7 Ingress, service and deployment for test

apiVersion: networking.k8s.io/v1
kind: Ingress
metadata:
  name: ingress-test
  namespace: ingress-nginx
  annotations:
    kubernetes.io/ingress.class: "nginx"
    cert-manager.io/cluster-issuer: letsencrypt-prod
spec:
  rules:
    - host: sub.domain.name
      http:
        paths:
          - path: /
            pathType: Prefix
            backend:
              service:
                name: echo
                port:
                  number: 80
  tls:
    - hosts:
        - sub.domain.name
      secretName: secure-homekube-io-tls

---
apiVersion: v1
kind: Service
metadata:
  name: echo
  namespace: ingress-nginx

spec:
  selector:
    app: echo
  ports:
    - protocol: TCP
      port: 80
      targetPort: 5678

---
apiVersion: apps/v1
kind: Deployment
metadata:
  name: echo
  namespace: ingress-nginx
  labels:
    app: echo

spec:
  selector:
    matchLabels:
      app: echo
  replicas: 1
  template:
    metadata:
      labels:
        app: echo
    spec:
      containers:
        - name: echo1
          image: hashicorp/http-echo
          args:
            - "-text=echo1"
          ports:
            - containerPort: 5678

Answer 2

i think the issue might be in one or more of the following:

1- Well, I have no experience with hetzner cloud, but as per the link you provided, the annotations of load-balancer requires two annotations. however, you added only one of them

if your case requires communication with public IP, then adjust your firewall and add yours.
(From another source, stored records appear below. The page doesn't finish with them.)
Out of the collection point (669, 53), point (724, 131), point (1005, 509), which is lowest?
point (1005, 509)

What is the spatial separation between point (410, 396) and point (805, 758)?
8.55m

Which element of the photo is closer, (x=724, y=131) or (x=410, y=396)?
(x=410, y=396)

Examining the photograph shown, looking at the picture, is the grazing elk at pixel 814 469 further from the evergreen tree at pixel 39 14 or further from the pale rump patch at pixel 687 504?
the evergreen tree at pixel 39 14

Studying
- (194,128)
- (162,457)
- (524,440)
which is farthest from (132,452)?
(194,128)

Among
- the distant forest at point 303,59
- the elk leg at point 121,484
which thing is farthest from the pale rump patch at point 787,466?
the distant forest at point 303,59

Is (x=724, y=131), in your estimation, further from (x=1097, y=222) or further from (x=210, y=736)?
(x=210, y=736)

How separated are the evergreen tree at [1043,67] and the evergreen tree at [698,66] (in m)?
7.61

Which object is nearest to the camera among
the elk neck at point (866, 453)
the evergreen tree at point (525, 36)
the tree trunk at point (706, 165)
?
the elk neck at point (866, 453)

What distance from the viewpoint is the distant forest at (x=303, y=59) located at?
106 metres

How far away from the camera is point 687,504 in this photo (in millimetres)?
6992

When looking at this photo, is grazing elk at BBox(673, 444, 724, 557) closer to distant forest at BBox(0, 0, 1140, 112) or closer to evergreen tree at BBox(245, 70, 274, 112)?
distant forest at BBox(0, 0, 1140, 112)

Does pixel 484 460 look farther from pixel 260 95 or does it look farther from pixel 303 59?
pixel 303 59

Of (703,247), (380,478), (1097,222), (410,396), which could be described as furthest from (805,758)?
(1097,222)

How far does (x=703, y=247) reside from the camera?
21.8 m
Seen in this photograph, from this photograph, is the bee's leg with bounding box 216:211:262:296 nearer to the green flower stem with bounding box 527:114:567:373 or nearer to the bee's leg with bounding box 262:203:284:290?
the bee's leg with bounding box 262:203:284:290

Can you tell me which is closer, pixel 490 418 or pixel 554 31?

2- in the cluster issuer manifest, you configured the solver to http01 not dns i think the correct one is:

apiVersion: cert-manager.io/v1
kind: ClusterIssuer
metadata:
  name: godaddy-issuer
spec:
  acme:
    server: https://acme-v02.api.letsencrypt.org/directory
    email: [email protected]
    privateKeySecretRef:
      name: godaddy-issuer-key
    solvers:
    - dns01:
        godaddy:
          apiKeySecretRef:
            name: godaddy-api-key
            key: key
          keyName: your-key
          ttl: 600

then update the certificate and make sure that your subdomain is configured correctly and the a record exists in godaddy and routes to the desired IP.